# Set task:
From the line containing "What distance from the viewer is the" down to the last line of the material, return those lines verbatim and only those.

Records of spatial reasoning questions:
################
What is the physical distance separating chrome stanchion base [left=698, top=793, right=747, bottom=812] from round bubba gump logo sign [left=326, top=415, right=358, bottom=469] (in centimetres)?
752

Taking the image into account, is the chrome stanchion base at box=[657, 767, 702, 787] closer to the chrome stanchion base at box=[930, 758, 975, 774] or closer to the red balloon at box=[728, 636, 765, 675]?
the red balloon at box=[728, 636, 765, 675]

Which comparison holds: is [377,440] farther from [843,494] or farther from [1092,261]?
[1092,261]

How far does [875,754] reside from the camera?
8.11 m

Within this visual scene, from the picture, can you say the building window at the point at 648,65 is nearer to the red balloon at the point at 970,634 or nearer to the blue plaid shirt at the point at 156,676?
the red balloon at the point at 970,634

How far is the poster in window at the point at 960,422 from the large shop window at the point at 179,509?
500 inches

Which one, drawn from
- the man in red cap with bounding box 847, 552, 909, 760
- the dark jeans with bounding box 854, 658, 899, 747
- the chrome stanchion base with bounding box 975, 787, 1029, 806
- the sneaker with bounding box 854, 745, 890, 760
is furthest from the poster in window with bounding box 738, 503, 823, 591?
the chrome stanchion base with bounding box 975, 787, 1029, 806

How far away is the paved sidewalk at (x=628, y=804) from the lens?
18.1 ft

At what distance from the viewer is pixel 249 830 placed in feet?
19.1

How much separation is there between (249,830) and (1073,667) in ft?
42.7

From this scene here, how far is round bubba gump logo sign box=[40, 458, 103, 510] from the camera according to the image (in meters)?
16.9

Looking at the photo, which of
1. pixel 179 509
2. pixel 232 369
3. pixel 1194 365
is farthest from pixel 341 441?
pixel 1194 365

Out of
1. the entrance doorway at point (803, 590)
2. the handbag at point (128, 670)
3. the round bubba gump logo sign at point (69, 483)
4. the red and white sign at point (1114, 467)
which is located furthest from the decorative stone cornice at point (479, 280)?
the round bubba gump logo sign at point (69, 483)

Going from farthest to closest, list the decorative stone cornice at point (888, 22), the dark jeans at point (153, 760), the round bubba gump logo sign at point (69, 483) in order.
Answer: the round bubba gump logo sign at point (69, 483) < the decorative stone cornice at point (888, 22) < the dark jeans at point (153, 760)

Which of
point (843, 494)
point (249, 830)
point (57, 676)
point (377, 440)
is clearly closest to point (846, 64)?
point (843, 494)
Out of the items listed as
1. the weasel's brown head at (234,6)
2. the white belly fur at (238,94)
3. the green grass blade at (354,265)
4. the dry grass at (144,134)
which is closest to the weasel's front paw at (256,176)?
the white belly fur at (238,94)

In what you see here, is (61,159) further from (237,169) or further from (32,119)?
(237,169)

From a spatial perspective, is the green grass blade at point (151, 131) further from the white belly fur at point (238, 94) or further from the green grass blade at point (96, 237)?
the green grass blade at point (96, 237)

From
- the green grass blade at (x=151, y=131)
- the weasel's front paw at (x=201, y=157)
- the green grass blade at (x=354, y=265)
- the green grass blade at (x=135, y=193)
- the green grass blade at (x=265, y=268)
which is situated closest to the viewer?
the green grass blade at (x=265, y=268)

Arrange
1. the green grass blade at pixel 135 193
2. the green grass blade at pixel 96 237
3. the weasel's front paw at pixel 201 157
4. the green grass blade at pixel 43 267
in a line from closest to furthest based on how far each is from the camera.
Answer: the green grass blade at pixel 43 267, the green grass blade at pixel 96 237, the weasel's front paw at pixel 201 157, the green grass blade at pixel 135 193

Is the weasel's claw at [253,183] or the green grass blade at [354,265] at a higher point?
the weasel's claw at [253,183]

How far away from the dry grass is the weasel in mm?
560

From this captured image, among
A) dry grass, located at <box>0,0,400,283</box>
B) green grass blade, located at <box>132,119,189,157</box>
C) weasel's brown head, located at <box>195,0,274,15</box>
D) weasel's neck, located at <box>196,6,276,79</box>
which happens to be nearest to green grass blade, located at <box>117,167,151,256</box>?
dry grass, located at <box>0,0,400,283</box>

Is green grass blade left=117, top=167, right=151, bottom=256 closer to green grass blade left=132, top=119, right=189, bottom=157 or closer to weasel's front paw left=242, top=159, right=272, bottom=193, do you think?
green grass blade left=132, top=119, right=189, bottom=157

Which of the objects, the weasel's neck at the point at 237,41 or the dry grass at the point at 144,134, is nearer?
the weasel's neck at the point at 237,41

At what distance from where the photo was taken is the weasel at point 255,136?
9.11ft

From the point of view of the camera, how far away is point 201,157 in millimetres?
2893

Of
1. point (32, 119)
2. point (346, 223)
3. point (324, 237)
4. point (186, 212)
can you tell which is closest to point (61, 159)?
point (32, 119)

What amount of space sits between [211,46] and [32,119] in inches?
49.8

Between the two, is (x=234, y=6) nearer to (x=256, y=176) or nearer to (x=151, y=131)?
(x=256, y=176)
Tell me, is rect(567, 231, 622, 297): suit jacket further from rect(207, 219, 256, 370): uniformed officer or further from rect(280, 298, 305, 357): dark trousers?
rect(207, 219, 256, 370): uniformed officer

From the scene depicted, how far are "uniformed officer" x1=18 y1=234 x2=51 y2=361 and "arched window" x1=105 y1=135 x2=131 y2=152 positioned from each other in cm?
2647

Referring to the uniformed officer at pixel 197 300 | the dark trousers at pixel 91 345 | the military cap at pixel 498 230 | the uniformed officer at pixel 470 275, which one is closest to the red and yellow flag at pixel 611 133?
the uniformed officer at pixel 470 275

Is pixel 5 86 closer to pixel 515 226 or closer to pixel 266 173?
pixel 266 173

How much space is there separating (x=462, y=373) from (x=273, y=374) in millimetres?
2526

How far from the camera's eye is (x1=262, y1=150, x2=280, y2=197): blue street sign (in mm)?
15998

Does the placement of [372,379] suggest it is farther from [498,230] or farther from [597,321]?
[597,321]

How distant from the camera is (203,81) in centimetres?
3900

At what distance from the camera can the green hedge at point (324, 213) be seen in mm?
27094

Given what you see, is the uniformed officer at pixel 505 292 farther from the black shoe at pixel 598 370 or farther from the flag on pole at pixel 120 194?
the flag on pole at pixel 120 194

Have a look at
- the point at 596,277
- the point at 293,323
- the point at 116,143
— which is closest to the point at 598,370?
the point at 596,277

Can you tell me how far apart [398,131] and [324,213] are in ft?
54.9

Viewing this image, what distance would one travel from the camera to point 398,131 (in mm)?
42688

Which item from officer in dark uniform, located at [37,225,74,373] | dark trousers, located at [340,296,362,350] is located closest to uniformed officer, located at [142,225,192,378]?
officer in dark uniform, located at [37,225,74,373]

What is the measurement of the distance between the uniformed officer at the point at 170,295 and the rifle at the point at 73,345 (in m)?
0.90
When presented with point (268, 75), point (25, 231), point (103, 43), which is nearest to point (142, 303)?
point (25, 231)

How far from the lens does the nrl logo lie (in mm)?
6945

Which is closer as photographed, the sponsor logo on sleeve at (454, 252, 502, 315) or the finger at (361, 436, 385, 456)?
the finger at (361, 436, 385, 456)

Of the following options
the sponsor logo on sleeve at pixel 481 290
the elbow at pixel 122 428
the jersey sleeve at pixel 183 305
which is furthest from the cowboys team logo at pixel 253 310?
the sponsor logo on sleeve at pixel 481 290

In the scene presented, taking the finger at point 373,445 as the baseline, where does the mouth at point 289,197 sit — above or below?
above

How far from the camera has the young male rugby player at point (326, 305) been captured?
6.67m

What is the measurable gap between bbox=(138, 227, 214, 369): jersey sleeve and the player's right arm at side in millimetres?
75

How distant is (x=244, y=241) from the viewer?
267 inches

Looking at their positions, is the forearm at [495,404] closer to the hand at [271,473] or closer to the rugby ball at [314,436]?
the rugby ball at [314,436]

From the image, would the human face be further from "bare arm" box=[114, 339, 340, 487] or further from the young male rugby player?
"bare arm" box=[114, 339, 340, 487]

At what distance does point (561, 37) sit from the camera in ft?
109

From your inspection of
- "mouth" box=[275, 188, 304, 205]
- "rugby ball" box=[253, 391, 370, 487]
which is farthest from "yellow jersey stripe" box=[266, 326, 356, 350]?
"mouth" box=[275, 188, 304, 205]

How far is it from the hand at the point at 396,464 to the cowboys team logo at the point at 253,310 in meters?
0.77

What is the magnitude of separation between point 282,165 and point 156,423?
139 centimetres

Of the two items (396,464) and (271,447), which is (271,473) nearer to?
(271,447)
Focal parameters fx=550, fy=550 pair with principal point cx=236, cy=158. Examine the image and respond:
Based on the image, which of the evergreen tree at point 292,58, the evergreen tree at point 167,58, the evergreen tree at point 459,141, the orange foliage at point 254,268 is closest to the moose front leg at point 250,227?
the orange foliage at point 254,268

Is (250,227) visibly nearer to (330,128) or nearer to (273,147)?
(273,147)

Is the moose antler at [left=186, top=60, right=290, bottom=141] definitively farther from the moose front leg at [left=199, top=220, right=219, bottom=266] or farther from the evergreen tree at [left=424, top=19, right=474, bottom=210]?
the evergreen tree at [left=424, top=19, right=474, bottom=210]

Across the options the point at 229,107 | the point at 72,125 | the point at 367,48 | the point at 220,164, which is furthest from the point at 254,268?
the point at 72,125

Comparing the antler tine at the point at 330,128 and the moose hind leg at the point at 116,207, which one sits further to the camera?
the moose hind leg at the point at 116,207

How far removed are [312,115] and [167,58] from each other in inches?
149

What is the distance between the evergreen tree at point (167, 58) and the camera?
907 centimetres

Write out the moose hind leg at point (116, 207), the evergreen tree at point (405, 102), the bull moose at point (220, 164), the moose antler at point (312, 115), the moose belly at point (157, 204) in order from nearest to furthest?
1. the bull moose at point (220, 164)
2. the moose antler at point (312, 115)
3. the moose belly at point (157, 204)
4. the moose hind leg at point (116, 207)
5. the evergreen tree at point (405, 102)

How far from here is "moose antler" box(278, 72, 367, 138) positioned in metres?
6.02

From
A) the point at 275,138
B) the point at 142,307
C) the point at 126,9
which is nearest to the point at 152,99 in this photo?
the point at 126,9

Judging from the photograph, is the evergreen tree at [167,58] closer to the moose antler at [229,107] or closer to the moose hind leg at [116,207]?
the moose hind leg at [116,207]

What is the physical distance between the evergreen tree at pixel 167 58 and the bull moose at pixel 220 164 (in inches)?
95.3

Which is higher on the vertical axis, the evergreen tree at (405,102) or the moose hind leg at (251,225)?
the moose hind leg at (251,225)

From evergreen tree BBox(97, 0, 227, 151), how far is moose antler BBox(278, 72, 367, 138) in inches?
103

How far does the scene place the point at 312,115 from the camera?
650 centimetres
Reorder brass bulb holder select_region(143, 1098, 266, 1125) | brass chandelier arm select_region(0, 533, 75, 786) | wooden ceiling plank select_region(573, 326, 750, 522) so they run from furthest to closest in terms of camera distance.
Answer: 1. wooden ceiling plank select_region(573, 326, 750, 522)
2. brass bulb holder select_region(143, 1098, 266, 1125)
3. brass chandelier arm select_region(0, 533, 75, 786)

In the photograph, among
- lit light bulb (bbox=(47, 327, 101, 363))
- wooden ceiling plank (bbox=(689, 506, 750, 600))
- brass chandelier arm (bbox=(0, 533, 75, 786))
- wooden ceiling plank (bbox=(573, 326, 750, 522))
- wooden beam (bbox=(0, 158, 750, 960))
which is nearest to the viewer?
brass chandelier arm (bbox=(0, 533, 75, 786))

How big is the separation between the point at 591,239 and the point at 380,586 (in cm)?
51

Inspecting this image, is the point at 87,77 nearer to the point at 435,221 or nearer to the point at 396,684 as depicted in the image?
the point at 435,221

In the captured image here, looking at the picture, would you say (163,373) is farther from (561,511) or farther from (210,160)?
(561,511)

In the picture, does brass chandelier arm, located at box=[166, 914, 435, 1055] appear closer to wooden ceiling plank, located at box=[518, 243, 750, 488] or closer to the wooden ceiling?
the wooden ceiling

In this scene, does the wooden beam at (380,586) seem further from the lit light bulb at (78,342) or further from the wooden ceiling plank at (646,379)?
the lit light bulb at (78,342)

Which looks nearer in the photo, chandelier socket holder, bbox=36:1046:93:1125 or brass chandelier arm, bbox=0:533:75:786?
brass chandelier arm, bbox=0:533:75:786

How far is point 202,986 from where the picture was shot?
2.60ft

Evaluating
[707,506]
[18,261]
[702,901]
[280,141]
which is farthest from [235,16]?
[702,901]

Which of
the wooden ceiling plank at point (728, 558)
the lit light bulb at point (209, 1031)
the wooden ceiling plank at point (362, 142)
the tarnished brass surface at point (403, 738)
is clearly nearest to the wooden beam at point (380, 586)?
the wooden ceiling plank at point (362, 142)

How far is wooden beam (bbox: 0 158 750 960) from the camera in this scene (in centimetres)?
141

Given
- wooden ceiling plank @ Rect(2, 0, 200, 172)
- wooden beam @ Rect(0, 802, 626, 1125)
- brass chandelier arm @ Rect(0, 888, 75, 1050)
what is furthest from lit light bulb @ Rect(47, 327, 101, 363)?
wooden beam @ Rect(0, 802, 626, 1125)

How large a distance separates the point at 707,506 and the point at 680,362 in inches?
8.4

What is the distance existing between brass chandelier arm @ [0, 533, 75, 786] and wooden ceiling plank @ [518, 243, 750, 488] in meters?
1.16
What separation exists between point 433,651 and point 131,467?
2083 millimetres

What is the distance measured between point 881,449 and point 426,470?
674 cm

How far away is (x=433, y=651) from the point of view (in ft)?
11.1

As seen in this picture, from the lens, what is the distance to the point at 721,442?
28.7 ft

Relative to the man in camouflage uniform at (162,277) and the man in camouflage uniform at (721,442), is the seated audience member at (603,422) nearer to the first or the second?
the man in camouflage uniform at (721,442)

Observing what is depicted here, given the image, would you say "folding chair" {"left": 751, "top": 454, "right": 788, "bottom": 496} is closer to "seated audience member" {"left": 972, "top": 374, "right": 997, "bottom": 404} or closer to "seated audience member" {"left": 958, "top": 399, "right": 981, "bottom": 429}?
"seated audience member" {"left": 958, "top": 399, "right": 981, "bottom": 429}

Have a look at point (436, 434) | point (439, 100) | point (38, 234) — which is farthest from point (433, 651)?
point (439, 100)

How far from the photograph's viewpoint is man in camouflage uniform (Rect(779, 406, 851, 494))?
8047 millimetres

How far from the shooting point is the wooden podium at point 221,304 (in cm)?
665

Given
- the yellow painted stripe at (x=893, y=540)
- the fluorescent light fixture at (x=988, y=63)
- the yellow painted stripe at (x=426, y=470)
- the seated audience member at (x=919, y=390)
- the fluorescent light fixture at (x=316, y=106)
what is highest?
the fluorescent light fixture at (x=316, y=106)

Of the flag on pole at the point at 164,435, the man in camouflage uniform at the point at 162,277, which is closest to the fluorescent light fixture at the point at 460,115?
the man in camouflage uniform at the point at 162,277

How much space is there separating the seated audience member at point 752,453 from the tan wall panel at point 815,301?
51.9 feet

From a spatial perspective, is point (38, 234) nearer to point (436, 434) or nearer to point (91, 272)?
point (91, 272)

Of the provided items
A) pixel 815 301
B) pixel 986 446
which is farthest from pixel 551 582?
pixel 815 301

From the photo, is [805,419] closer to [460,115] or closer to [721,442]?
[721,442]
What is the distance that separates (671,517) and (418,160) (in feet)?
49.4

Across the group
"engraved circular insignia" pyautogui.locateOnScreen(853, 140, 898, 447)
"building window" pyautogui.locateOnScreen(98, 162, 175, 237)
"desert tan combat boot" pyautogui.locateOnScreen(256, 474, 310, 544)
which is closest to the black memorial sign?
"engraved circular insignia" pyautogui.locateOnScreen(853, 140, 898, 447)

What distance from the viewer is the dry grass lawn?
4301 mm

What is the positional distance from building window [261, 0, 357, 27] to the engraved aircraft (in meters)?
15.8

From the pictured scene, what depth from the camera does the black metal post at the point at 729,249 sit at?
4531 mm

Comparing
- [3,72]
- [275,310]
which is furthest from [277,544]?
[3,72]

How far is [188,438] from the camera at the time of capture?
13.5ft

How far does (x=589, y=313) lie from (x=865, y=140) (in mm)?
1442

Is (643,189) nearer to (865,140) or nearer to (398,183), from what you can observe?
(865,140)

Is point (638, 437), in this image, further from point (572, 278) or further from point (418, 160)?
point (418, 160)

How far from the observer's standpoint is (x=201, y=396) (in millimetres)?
################
# Exercise result:
What distance from the viewer is the dry grass lawn?
4301 mm

What is the positional distance from building window [261, 0, 357, 27] to the engraved aircraft (in meters)?
15.8

From the pictured scene, what depth from the camera does the black metal post at the point at 729,249 sit at?
4531 mm

Comparing
- [3,72]
- [275,310]
which is furthest from [277,544]?
[3,72]

How far is [188,438] from the camera at the time of capture?
13.5ft

How far does (x=589, y=313) lie from (x=865, y=140) (in mm)?
1442

Is (643,189) nearer to (865,140) or nearer to (398,183), from what you can observe?
(865,140)

Is point (638, 437), in this image, further from point (572, 278) or further from point (418, 160)?
point (418, 160)

How far from the observer's standpoint is (x=201, y=396) (in millimetres)?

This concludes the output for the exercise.